Instructions to follow: Retype the stretch of the Doomsday Clock passage from "The Bulletins Clock" through "the nuclear age..." without any changes.

[Document extract]

The Doomsday Clock's origin can be traced to the international group of researchers called the Chicago Atomic Scientists, who had participated in the Manhattan Project. After the atomic bombings of Hiroshima and Nagasaki, they began publishing a mimeographed newsletter and then the magazine, Bulletin of the Atomic Scientists, which, since its inception, has depicted the Clock on every cover. The Clock was first represented in 1947, when the Bulletin co-founder Hyman Goldsmith asked artist Martyl Langsdorf (wife of Manhattan Project research associate and Szilárd petition signatory Alexander Langsdorf Jr.) to design a cover for the magazine's June 1947 issue. As Eugene Rabinowitch, another co-founder of the Bulletin, explained later:

The Bulletins Clock is not a gauge to register the ups and downs of the international power struggle; it is intended to reflect basic changes in the level of continuous danger in which mankind lives in the nuclear age...
 Langsdorf chose a clock to reflect the urgency of the problem: like a countdown, the Clock suggests that destruction will naturally occur unless someone takes action to stop it.

In January 2007, designer Michael Bierut, who was on the Bulletins Governing Board, redesigned the Doomsday Clock to give it a more modern feel. In 2009, the Bulletin ceased its print edition and became one of the first print publications in the U.S. to become entirely digital; the Clock is now found as part of the logo on the Bulletin's website. Information about the Doomsday Clock Symposium, a timeline of the Clock's settings, and multimedia shows about the Clock's history and culture can also be found on the Bulletins website.

[/Document extract]
[Data for analysis]

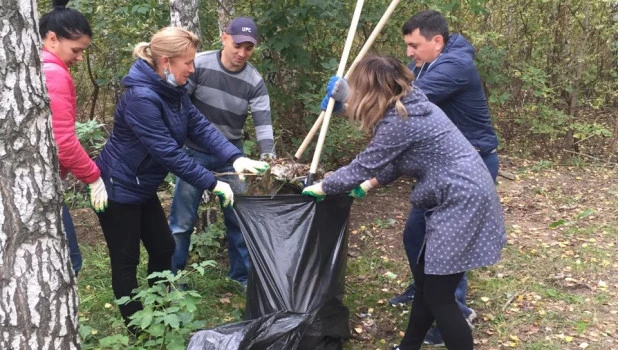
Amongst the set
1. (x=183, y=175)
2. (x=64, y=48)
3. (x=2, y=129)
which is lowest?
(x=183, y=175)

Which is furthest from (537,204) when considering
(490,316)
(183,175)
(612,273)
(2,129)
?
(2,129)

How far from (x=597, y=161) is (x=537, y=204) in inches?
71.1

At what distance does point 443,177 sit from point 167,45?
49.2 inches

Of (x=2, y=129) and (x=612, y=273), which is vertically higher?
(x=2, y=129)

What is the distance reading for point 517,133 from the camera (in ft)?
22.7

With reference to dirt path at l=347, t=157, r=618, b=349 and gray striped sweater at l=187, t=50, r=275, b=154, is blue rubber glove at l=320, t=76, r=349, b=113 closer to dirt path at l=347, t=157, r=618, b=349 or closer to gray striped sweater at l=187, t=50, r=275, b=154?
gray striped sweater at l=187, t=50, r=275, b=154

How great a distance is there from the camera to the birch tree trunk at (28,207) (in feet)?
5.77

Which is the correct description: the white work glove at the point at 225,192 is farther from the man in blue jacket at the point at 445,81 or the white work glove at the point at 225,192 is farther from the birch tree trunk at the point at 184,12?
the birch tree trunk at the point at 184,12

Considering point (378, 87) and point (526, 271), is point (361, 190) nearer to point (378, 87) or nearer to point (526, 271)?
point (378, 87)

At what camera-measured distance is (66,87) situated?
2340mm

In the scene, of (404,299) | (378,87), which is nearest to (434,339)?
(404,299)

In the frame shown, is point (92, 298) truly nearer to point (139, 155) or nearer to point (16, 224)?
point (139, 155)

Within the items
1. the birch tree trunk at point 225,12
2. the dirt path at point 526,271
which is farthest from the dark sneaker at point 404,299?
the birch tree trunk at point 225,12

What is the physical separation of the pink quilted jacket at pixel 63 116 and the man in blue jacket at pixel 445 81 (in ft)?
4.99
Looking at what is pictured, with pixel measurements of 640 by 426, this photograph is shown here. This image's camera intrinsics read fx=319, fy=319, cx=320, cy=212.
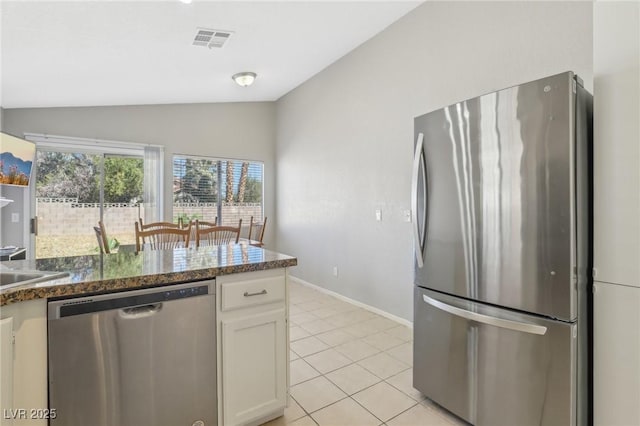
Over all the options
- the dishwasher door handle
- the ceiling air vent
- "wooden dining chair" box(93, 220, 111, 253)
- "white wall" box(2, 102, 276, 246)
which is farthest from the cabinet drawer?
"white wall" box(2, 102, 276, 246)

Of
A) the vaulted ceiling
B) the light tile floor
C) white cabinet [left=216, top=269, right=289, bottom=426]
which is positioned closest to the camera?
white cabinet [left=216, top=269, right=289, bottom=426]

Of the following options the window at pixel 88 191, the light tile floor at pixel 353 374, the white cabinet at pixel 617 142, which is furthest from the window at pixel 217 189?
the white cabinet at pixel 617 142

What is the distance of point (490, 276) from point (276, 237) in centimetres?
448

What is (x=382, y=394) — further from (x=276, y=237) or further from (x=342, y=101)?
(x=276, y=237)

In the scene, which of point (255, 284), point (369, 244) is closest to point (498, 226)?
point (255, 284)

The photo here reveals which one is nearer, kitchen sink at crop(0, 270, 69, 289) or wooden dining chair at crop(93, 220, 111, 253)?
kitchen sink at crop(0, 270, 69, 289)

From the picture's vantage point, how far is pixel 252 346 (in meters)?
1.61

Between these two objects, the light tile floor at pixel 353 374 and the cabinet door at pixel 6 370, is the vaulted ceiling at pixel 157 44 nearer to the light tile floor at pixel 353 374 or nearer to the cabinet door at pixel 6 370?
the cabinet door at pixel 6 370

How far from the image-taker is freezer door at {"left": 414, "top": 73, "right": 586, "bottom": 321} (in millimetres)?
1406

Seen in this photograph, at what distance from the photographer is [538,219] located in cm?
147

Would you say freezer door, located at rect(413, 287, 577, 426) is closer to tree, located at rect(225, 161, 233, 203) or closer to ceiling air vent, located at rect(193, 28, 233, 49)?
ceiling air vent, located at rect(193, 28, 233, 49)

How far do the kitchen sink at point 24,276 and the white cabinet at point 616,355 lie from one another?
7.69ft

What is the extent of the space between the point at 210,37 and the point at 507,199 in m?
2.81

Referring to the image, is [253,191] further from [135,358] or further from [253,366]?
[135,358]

[/Data for analysis]
[Data for analysis]

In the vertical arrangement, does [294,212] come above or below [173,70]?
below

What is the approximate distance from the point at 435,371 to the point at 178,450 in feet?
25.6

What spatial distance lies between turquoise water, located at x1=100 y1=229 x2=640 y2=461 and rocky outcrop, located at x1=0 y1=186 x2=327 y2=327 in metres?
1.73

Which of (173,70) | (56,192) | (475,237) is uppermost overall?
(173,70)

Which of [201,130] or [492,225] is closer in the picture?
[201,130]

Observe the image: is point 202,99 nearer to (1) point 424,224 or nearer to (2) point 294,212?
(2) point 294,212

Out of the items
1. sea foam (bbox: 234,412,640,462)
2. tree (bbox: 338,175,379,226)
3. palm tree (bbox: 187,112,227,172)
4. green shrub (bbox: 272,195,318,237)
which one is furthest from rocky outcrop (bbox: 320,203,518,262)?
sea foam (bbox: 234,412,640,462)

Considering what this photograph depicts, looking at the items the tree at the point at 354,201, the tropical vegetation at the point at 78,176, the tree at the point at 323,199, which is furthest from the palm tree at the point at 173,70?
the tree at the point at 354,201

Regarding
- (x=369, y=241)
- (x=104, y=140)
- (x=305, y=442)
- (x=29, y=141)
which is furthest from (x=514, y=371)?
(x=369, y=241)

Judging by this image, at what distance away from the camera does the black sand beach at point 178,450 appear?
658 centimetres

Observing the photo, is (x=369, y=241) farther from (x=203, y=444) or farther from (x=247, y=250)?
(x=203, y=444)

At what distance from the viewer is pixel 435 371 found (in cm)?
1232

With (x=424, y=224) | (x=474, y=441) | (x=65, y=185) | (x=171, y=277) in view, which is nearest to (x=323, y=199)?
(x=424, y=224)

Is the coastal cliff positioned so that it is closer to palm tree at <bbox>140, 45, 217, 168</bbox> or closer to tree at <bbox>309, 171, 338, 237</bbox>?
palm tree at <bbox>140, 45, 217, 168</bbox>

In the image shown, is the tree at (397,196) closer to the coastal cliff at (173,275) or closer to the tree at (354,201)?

[/Data for analysis]
[Data for analysis]

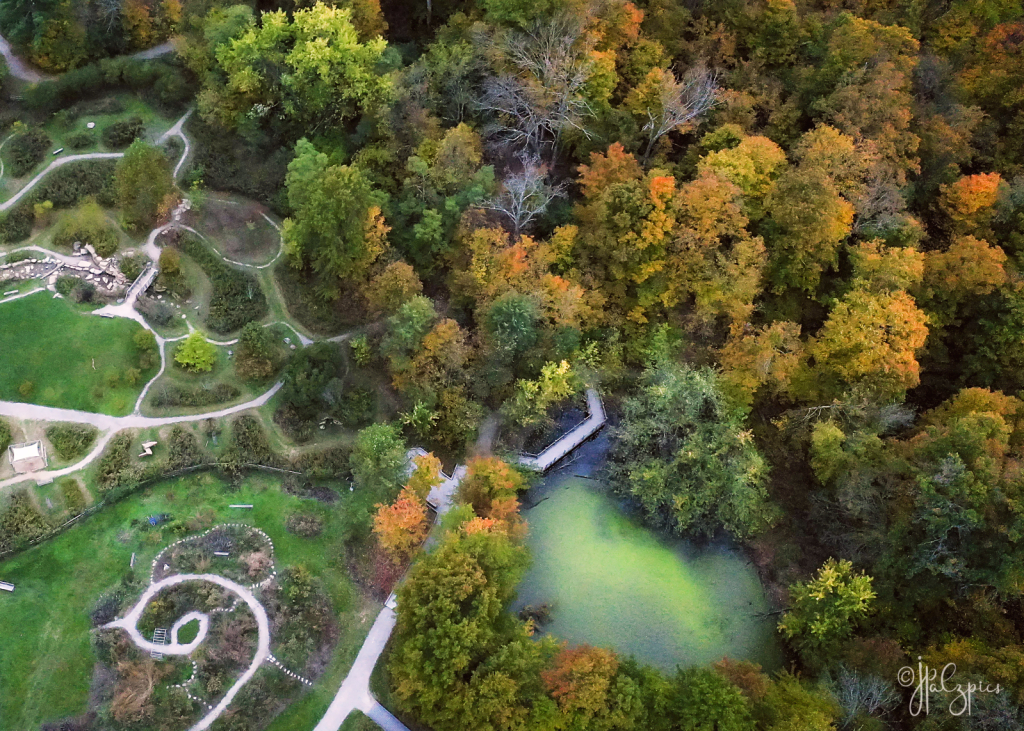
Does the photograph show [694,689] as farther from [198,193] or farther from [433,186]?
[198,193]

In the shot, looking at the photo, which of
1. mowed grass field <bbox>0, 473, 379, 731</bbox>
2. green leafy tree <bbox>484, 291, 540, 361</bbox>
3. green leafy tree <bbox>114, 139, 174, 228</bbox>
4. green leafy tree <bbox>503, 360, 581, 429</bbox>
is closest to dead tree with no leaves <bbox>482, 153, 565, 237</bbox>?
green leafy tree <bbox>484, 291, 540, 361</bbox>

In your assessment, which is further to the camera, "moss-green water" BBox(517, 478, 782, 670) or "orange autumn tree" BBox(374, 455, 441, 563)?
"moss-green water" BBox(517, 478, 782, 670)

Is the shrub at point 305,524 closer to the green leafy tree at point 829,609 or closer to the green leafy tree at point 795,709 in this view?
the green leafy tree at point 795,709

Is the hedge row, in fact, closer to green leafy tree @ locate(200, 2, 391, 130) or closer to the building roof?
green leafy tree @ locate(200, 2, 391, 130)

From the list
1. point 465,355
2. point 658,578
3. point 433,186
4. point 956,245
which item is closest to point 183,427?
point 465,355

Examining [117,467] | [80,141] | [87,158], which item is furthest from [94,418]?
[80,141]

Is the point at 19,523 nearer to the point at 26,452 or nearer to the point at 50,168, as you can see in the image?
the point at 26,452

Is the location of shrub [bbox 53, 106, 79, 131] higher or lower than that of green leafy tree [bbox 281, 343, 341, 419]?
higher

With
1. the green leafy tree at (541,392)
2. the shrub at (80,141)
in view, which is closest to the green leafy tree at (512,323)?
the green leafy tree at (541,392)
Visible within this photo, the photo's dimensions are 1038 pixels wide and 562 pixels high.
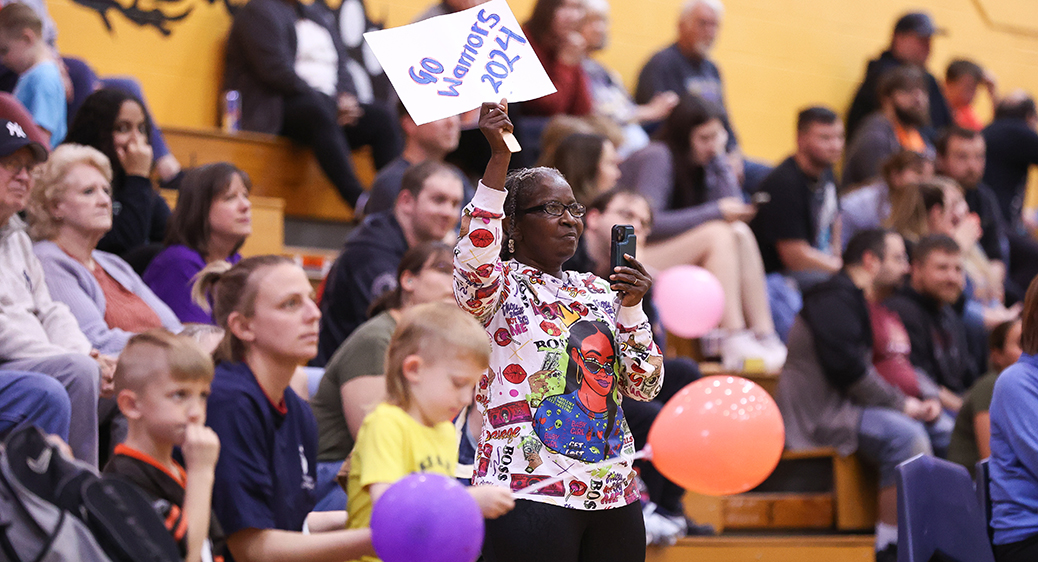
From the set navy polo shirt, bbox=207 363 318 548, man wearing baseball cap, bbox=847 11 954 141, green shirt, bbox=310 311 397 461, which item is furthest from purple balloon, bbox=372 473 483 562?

[/Data for analysis]

Answer space:
The Bulletins Clock is not a gauge to register the ups and downs of the international power struggle; it is intended to reflect basic changes in the level of continuous danger in which mankind lives in the nuclear age...